Excerpted text ->
□ □ □ □ □

To emphasize the difficulty of the text:
It may surprise you to hear that Spinoza’s Ethics has always been for a specialist audience. A non-expert of the seventeenth century would find the book just as difficult to read as a non-expert of the twenty-first century would.
To emphasize who the work was published for:
It may surprise you to hear that Spinoza’s Ethics were written for an expert audience. This was true when it was published for the philosophical world of the seventeenth century, and it’s just as true today.
This is an example where expanding might make a sentence easier to parse. In the next example, cutting text makes the sentence clearer.
Oracular or plain verbose?
This example is trickier. Though shorter, it has many more phrases that I try to avoid. Yet I think fans of this work would find my proposed edits disagreeable.
A building or town will only be alive to the extent that it is governed by the timeless way.
—Christopher Alexander, The Timeless Way of Building
First, a note on style: from the little I’ve read, Christopher Alexander seems to like these orbicular ways of writing, and perhaps some readers find this style imbues a “timelessness” of its own. Furthermore, the passive construction arranges the sentence to end with timeless way, which perhaps reinforces his central subject.
In an essay, such rhetorical flair is the author’s prerogative. But in a piece of technical writing, I’d chop this down. Though the sentence is short, it could be shorter:
- Will only be alive. Why use the future? Was this false at the time of writing?

□ □ □ □ □

Extracted entries ->
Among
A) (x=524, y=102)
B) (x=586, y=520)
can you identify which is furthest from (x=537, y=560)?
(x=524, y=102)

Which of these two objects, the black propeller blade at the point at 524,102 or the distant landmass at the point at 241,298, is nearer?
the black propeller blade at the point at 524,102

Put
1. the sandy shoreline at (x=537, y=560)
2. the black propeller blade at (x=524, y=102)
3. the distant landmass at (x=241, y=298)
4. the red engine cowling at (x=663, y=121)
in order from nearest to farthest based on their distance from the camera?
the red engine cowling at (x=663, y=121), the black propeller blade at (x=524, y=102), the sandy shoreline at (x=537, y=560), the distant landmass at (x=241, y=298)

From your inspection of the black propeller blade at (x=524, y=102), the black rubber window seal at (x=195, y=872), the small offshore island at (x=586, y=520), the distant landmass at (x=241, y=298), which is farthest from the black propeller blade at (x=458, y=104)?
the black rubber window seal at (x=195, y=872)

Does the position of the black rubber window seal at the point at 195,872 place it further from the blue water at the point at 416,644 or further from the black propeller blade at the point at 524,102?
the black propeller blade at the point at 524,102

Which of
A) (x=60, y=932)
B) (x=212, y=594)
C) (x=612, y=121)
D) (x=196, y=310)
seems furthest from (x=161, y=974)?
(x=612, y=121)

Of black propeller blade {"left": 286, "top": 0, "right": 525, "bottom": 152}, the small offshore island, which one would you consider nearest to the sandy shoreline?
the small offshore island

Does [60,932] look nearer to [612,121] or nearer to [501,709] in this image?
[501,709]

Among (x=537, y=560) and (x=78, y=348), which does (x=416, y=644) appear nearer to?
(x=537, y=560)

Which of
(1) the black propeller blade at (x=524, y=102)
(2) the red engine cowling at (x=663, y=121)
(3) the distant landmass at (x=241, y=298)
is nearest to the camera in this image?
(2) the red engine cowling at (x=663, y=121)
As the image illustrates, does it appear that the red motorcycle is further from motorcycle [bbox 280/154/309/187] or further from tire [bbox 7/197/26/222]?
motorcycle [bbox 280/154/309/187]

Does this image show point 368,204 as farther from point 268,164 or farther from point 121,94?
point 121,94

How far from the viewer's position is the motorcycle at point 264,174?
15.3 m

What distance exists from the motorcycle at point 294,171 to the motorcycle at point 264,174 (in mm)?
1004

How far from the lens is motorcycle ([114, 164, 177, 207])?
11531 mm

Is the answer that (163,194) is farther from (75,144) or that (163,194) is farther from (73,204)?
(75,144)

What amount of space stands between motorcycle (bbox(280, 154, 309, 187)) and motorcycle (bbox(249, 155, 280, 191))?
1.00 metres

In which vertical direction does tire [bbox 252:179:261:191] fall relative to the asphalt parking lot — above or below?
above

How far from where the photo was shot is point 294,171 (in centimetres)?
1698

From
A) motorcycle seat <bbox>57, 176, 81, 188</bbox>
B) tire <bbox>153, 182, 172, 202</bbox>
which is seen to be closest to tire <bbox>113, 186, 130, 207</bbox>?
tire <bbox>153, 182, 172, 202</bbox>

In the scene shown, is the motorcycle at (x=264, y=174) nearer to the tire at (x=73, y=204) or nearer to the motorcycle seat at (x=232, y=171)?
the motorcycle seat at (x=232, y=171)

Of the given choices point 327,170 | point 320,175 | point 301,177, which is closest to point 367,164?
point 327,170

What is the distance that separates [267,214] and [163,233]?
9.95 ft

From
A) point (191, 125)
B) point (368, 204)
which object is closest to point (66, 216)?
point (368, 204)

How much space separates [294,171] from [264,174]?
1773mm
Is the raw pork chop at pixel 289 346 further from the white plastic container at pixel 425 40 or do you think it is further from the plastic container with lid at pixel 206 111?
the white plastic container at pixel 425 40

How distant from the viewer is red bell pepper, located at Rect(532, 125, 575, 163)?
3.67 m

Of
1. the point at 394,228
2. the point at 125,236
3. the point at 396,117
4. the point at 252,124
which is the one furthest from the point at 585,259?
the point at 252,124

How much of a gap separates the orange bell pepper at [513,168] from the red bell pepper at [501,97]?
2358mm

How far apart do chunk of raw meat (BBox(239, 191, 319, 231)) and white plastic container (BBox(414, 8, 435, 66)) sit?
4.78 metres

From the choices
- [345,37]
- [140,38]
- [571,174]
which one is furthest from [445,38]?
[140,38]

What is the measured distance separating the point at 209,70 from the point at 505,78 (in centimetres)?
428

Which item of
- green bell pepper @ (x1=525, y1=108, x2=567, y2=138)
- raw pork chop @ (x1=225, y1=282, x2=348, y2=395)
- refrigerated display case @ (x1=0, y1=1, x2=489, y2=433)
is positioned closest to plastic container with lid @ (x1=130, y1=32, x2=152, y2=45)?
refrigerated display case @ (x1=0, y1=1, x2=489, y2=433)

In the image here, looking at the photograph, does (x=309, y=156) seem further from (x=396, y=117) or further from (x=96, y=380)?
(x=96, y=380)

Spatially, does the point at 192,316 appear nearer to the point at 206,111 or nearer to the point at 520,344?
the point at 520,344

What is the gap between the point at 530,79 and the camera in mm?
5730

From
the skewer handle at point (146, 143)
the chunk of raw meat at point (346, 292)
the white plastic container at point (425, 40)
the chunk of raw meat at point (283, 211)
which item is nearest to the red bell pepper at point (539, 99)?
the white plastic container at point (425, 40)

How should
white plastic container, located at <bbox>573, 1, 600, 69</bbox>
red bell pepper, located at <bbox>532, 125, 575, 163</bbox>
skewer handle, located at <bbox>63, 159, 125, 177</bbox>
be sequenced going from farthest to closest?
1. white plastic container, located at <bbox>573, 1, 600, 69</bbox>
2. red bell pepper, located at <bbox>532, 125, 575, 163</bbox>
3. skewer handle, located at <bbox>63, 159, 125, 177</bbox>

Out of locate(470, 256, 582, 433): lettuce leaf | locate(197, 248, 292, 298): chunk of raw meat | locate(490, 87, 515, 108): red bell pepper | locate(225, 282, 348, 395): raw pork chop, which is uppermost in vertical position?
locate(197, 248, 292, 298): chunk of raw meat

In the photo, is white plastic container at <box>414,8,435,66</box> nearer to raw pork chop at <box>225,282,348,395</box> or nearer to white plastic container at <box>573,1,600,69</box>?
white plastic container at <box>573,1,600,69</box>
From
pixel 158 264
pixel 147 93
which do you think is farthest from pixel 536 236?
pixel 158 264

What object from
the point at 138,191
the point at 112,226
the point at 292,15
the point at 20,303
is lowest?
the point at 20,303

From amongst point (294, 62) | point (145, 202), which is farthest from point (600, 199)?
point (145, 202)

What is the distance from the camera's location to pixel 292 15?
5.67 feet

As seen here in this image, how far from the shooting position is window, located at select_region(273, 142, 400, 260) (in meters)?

□ □ □ □ □

Tasks to perform ->
**A)** In the excerpt on editing prose, what book is the sentence about a building or town being alive taken from?
**B)** Resume the excerpt on editing prose, picking up right after its final line.

Answers to each task ->
**A)** Christopher Alexander's The Timeless Way of Building.

**B)**
- Be alive. Why use an adjective when a verb exists?
- Only be. What is only modifying? The verb be or the extent?
- To the extent that. Doesn’t only imply to the extent?
- Is governed by. Is the passive functionally necessary?
Let’s chop it down progressively. I’ll let you decide where I went too far.
First, removing the passive and future doesn’t change meaning at all, but it brings the character count from 93 to 87.
A building or town is only alive to the extent that it is governed by the timeless way.
Removing the passive gets it down to 82.
A building or town is only alive to the extent that the timeless way governs it.
Next, does the distinction between “it is alive” and “it lives” matter here? If not, we can get the character count down to 78.
A building or town lives only to the extent that the timeless way governs it.
Aren’t “only” and “to the extent” redundant? Maybe only acts as necessary emphasis. But if not, removing only gets it to 73.
A building or town lives to the extent that the timeless way governs it.
Or maybe we could just compress it in a relative clause. Even restoring the passive, this version brings the character count down to 64.
A building or town lives only when governed by the timeless way.
It seems like Alexander wants to make a boundary in time and space delimited by the “the timeless way”: life and timeless governance on one side, death and ephemeral governance on the other. Perhaps his “to the extent that” conveys this boundary better than my truncated version does.
Have I changed the essential meaning too much?
A note on style and audience
As an editor, I’d be much more comfortable proposing my change to Beth Lord’s text than I would to Christopher Alexander’s. Lord’s book is about philosphy, but her goals are much closer to those of a technical writer: make a difficult topic easier to approach. Alexander’s work is in some sense a philosophy of its own, which specifically mimics works like the Tao Te Ching.
In any case, I’m not being totally fair to either author, because they have different audiences and style considerations than I do. People rarely settle in to enjoy a technical text as they would for a favorite book.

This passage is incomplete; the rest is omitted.